March 2008, Lake Charles, Louisiana
We shuffle into to the small all-purpose room of a church in Lake Charles, Louisiana. The round tables and chairs are set up just like the nights before, and the usual dinner spread is set out buffet-style on a rectangular table off to the side. The fluorescent lights in the drop-tile ceiling seem to all be different shades of yellowy green.
The week has been full and fun. We had driven down from Ames, Iowa. We stopped nearly every hour for a certain someone to use a restroom or usually the roadside, and I confessed that I found serial killers to be quite fascinating.
We had worked hard and played hard. Interacted with real life crocodiles, found a dead sea turtle, thrifted at Goodwill, ate at Sonic, played so many rounds of Pepper, and had the strangest experience dancing at a club. (This little town totally had a nightlife culture of its own.) Some of us had been friends since middle school, and some of us met for the first time on this trip. But just one week, and each friendships had resulted in lots of inside jokes and deep conversations.
Megan, Justin V, and I talk and laugh about the full day spent restoring a home ruined in Hurricane Rita a few months before. We talk especially about the stuff we found: An old toy typewriter, a stretchy plastic manatee — which Justin and I would trade off like a child with shared custody for months after — and a comb.
The local church’s staff members — the ones who facilitated our spring break service week in Lake Charles — are there, but there’s someone new hanging around, too. Someone dressed more professionally. Not in t-shirts with stray (and sometimes intentional) paint marks, dirty gym shorts, and our oldest pairs of tennis shoes.

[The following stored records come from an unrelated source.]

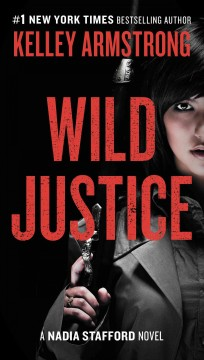 Wild justice : a Nadia Stafford novel cover image
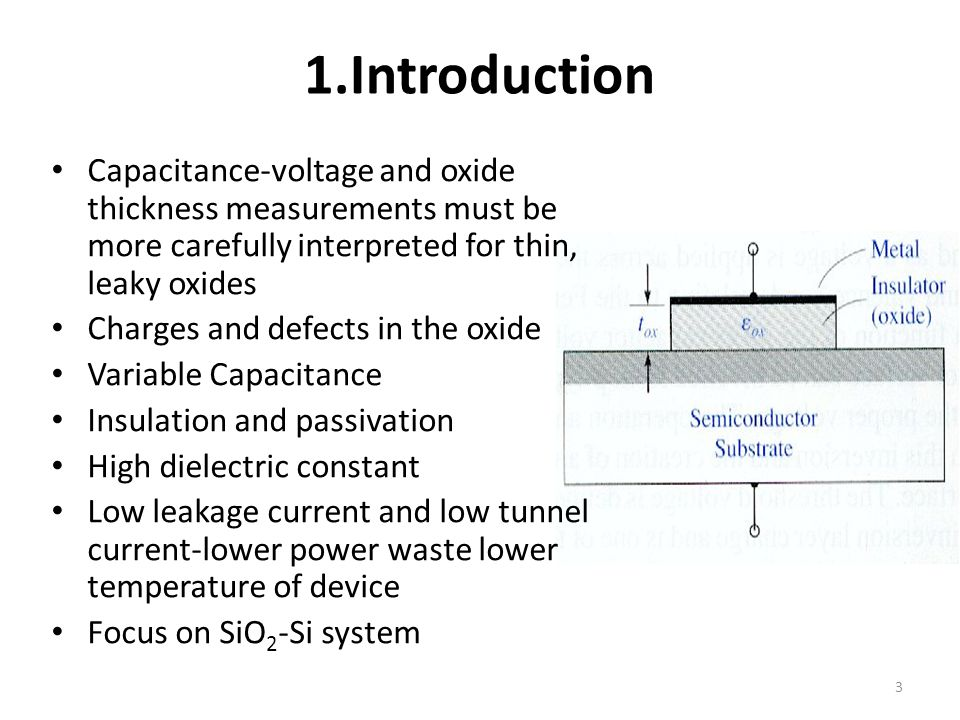 1.Introduction Capacitance-voltage and oxide thickness measurements must be more carefully interpreted for thin, leaky oxides.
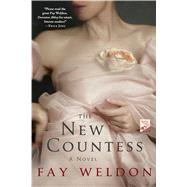 The New Countess by Weldon, Fay, 9781250049339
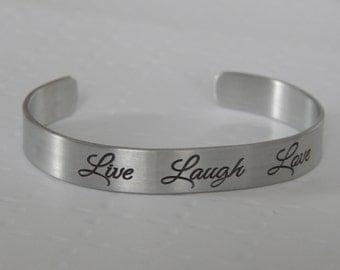 Live Laugh Love Bracelet, Engraved Aluminum Bracelet, Inspirational, Gift for Friend, Mother, Sister, Motivational, Birthday, Mother's Day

Someone speaks loudly over us to get our attention. Someone special is here to thank us for our volunteering of the week. Even though our volunteering was honestly so insignificant. Cleaning, restoring, and painting Miss Ruby’s house. (While painting tights spaces in the bathroom with Megan, I famously created for myself a long-running quote by saying, “It’s not great, but it’s done.” Servant heart I do not naturally have.)
The professionally-dressed woman is introduced as the mayor. She thanks us for our service to this little city. She presents each of us with a key to the city. A tiny key-shaped pin poked through a square of foam sitting inside a little plastic box. We feel humbled, and I regret not being more careful with my paint job.
We laugh a lot about it later. It’s funny symbolism to give a group of teenagers from Iowa keys-that-are-not-keys to your Louisiana city. And then we just get really contemplative and feel really touched. We did something very small — mostly for our enjoyment and very little for God’s glory — and we are honored in such a significant way. I wore that pin on my favorite fair trade pursue until it fell off.